> Texte fourni:
********
Atalante est la première opération maritime européenne et est un succès. Cependant, les raisons de fond de la piraterie continuent à exister. Un relâchement dans le comportement des navires commerciaux, qui avaient adopté de bonnes pratiques, pourrait conduire au renouveau des actes de piraterie. Une discussion sur l’avenir d’Atalante va bientôt débuter. Le lien entre les marines et les armateurs dont les navires transitent par le golfe d’Aden doit être préservé. Il nous faut aussi conserver un noyau de retour d’expérience. Derrière la piraterie, il s’est passé autre chose. L’historienne Michèle Battesti, spécialiste de la piraterie, a analysé la lutte contre les pirates comme le moyen employé à toutes les époques par les grandes puissances pour prendre pied à un endroit. C’est exactement ce qui s’est passé avec la Chine qui possède une flotte contre la piraterie dans le golfe d’Aden, alors que celle-ci a pratiquement disparu. C’est ce dont témoigne aussi la création d’une base chinoise à Djibouti.
Concernant les mesures attendues dans le projet de loi de finances en matière de ressources humaines, je dirai d’abord qu’un certain nombre de dispositions de nature indemnitaire décidées dans le courant de l’année 2016 vont trouver leur pleine réalisation dans le budget de l’an prochain. Par ailleurs, je tiens à évoquer un sujet auquel les marins, et plus largement l’ensemble des militaires, prêtent la plus grande attention : il s’agit de la mise en œuvre des mesures « Parcours professionnels, carrières et rémunérations », dites PPCR. Les marins seront très sensibles au calendrier d’application de ces mesures.
Enfin, j’en viens à l’Europe de la défense. À mon sens, des sujets d’importance pourraient faire l’objet d’un travail à l’avenir. Ainsi, en matière de prévention, j’ai déjà eu l’occasion de mentionner la situation dans le golfe de Guinée, où nous menons des activités visant à permettre aux autorités des pays africains concernés à assurer la sécurité dans la zone. Les Portugais, les Espagnols, les Italiens ou encore les Danois y sont très présents, et nous pourrions sans nul doute conduire des actions avec une meilleure coopération. Je pense aussi à la protection de nos approches maritimes, qui constitue pour moi un sujet de coopération possible à l’avenir.
********
> Lignes:
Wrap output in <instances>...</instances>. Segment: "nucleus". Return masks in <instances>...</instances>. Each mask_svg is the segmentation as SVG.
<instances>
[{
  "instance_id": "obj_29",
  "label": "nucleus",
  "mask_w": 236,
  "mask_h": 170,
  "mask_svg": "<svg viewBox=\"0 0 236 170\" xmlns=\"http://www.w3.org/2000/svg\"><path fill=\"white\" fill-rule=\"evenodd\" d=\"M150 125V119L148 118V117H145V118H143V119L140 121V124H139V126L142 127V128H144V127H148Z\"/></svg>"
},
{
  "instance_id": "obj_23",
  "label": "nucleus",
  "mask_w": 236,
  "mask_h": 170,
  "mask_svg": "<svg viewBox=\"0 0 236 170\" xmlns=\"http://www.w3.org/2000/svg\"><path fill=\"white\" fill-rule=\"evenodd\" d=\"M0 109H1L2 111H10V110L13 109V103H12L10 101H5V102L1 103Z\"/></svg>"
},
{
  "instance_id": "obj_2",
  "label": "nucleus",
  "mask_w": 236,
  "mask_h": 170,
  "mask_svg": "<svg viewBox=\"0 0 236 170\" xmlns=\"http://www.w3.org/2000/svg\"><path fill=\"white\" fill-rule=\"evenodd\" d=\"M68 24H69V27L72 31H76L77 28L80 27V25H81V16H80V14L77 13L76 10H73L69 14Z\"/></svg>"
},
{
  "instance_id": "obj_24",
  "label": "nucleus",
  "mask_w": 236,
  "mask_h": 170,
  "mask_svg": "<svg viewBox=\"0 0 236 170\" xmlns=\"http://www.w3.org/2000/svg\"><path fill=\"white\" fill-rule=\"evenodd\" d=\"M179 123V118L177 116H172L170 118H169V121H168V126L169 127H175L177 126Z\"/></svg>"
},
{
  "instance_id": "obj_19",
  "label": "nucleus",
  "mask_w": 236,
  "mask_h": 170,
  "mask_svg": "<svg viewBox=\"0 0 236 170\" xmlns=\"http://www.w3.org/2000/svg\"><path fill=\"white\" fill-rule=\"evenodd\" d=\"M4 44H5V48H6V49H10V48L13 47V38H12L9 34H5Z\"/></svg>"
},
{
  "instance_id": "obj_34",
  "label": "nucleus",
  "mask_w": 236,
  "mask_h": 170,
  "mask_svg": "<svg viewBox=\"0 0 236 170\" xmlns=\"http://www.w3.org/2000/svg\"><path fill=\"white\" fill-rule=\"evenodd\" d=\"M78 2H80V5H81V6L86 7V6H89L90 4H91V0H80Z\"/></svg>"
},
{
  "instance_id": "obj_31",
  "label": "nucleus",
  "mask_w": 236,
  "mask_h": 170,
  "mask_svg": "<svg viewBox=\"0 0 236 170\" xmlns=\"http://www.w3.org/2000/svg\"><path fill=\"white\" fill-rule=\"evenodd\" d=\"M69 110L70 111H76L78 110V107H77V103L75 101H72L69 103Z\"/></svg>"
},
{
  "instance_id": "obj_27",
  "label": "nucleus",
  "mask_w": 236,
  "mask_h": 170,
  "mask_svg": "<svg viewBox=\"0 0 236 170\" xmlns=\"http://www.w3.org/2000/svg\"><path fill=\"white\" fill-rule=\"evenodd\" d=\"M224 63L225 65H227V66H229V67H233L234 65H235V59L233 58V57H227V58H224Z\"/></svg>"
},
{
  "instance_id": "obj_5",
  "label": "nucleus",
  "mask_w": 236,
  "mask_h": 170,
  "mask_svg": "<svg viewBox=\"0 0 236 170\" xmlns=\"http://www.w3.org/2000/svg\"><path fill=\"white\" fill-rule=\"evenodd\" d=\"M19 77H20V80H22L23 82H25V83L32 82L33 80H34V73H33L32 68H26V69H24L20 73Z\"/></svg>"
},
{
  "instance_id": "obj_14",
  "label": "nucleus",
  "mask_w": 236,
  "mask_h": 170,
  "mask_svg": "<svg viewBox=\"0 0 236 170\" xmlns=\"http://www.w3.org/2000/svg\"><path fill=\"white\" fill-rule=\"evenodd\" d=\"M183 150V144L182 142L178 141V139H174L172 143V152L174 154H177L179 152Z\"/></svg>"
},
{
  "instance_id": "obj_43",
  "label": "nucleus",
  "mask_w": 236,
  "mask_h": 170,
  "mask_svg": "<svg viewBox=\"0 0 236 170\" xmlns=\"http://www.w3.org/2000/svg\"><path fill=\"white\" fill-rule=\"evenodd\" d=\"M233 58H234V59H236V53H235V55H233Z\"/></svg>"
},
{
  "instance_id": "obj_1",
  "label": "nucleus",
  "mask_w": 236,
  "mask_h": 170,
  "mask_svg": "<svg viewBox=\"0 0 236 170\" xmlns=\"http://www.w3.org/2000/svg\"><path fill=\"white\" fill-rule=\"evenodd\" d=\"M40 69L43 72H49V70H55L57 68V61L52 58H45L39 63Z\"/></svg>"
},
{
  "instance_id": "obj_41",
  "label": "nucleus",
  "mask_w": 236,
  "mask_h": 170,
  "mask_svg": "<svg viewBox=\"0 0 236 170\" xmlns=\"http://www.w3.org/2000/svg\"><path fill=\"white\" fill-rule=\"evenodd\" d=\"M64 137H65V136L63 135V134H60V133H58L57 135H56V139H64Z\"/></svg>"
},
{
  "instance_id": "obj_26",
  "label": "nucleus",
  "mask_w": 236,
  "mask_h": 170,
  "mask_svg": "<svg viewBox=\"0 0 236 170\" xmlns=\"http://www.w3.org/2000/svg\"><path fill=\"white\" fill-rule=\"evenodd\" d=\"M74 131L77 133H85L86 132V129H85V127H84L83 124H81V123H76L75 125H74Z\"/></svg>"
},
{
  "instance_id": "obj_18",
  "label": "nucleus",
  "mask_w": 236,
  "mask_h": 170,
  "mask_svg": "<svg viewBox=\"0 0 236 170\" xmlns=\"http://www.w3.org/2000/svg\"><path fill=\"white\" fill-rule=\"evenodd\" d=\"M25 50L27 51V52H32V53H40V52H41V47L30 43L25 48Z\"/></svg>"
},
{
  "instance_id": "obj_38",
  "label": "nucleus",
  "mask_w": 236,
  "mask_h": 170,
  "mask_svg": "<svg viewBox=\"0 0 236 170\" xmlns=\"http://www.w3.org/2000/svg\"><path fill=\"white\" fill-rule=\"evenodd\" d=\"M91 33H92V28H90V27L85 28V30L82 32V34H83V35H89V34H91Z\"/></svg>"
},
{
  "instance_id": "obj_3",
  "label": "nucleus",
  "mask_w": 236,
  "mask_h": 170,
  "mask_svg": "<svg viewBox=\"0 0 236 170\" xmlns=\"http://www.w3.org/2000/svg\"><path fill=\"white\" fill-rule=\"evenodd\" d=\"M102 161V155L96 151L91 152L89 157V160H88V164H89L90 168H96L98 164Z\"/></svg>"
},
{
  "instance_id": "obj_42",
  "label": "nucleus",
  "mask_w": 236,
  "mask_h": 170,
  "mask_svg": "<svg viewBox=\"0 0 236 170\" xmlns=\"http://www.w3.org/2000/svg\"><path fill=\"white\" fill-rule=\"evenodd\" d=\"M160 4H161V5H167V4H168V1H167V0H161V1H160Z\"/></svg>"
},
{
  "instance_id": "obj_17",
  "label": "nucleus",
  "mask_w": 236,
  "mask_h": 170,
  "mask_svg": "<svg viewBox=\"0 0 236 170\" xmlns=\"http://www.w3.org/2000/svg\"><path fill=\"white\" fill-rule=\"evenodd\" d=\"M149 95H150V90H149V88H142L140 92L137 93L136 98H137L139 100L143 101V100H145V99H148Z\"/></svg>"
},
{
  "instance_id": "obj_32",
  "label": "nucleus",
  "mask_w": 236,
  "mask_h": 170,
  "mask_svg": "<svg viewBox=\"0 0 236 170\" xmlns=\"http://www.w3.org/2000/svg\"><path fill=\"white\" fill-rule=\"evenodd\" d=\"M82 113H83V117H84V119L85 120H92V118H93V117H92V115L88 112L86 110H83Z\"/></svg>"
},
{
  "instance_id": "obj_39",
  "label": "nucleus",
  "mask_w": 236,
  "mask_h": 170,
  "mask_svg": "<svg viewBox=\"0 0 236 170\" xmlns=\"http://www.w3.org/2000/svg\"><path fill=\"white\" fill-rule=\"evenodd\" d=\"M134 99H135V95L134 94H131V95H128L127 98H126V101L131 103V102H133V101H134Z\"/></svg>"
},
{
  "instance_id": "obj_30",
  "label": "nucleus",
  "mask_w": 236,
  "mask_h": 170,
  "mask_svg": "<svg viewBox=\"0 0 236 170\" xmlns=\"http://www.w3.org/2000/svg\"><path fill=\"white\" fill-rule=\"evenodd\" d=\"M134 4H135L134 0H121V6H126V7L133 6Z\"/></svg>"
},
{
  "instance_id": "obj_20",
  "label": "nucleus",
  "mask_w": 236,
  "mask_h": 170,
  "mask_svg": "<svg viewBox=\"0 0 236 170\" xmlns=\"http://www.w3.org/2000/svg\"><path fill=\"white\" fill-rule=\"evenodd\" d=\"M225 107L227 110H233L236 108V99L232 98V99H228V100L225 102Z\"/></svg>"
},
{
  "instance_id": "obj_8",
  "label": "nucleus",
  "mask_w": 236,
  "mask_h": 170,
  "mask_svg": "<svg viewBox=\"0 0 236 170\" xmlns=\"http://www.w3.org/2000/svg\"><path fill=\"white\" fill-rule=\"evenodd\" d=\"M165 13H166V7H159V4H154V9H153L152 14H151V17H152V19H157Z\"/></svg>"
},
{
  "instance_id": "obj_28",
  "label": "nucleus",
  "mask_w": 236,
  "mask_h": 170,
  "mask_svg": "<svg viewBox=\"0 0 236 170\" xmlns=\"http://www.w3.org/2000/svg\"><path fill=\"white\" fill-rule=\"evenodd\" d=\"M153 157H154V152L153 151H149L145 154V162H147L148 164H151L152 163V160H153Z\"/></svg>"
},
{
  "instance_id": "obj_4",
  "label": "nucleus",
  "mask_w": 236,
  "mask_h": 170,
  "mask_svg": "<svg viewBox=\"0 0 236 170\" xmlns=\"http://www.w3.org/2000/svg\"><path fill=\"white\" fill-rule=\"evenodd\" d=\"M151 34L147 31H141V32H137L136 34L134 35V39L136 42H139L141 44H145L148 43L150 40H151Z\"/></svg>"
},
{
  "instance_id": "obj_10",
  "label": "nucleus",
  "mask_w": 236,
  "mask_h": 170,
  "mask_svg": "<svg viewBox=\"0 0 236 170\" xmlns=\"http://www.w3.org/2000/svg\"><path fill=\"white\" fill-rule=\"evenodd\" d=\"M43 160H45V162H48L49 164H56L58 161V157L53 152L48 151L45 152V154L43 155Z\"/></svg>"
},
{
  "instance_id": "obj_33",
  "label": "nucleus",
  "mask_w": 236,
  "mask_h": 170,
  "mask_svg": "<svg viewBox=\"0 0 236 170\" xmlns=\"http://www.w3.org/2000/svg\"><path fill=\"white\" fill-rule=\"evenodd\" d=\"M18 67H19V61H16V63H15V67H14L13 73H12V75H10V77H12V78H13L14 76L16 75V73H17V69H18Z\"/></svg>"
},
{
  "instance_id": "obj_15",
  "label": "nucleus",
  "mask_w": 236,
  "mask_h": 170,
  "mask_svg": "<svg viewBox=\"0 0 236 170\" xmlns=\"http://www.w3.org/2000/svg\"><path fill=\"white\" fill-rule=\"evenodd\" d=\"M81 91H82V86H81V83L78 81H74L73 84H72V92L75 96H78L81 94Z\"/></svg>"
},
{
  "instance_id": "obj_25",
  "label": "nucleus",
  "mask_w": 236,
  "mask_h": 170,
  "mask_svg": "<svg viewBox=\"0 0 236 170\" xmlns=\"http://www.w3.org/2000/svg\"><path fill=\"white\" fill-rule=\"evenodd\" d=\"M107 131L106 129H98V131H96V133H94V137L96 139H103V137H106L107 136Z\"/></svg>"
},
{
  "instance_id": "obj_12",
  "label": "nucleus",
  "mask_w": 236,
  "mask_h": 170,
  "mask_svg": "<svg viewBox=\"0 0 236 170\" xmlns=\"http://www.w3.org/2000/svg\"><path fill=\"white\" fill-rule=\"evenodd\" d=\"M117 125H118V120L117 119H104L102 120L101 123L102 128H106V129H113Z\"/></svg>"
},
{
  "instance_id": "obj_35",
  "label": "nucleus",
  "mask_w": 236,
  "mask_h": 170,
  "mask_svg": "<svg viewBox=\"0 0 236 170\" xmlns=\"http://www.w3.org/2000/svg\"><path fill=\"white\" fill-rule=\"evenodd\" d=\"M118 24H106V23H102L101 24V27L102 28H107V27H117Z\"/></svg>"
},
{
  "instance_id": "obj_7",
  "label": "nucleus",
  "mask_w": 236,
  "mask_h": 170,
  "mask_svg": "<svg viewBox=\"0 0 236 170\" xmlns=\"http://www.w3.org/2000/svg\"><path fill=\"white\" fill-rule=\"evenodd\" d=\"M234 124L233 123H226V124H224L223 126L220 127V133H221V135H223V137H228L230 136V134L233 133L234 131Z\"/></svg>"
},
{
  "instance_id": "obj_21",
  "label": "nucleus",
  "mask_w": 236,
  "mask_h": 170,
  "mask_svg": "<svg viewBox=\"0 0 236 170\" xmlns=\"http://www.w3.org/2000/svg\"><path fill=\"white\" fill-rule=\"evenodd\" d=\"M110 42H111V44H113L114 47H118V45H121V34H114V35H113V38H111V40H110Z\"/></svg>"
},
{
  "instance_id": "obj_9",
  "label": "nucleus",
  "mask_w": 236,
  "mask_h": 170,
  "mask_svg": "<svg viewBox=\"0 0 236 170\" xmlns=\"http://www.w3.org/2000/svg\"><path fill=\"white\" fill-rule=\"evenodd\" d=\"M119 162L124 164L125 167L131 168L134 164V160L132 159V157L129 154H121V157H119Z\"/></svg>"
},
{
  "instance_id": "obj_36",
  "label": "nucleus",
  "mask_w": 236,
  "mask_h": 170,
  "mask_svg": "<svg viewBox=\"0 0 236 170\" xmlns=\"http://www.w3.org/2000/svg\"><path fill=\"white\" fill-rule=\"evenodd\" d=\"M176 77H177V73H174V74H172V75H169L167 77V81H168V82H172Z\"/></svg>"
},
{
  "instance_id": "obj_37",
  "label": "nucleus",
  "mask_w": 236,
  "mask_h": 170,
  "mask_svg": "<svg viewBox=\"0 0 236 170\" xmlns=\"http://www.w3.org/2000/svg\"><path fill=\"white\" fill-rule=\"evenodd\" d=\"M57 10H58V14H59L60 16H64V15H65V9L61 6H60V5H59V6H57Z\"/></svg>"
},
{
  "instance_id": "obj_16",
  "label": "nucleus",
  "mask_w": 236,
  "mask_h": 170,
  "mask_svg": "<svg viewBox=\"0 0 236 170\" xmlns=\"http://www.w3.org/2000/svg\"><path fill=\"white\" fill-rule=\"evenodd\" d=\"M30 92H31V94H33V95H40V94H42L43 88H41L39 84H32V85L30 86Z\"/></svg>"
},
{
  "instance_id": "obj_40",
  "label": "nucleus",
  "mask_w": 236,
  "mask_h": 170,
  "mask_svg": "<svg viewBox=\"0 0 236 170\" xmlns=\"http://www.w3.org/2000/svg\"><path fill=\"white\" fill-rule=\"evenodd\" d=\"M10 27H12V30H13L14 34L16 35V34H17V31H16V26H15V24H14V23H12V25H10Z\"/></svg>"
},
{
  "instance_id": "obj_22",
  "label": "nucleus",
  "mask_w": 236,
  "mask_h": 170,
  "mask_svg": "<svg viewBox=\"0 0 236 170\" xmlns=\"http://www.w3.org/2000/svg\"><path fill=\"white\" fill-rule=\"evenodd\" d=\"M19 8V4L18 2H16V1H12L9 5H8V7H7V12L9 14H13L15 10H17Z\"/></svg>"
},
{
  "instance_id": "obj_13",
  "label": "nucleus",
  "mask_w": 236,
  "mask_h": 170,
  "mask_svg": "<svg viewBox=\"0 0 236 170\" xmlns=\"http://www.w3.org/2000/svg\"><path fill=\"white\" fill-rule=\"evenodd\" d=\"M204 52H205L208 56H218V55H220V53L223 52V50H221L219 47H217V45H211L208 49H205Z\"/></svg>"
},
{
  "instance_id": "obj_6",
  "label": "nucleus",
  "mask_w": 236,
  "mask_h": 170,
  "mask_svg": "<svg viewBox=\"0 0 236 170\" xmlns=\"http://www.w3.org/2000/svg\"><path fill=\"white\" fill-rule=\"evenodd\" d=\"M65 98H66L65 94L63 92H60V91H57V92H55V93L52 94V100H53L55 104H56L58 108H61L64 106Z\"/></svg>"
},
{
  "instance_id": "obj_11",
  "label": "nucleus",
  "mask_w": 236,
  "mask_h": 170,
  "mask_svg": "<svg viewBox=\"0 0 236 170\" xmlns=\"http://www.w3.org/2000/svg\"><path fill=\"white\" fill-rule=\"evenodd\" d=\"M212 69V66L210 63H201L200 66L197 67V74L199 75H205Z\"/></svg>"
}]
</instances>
********
> Objectif de l'exercice:
Recopiez sans modification le passage du texte fourni qui commence par « Enfin, j’en viens » et se poursuit jusqu'à « possible à l’avenir. ».

> Corrigé de l'exercice:
Enfin, j’en viens à l’Europe de la défense. À mon sens, des sujets d’importance pourraient faire l’objet d’un travail à l’avenir. Ainsi, en matière de prévention, j’ai déjà eu l’occasion de mentionner la situation dans le golfe de Guinée, où nous menons des activités visant à permettre aux autorités des pays africains concernés à assurer la sécurité dans la zone. Les Portugais, les Espagnols, les Italiens ou encore les Danois y sont très présents, et nous pourrions sans nul doute conduire des actions avec une meilleure coopération. Je pense aussi à la protection de nos approches maritimes, qui constitue pour moi un sujet de coopération possible à l’avenir.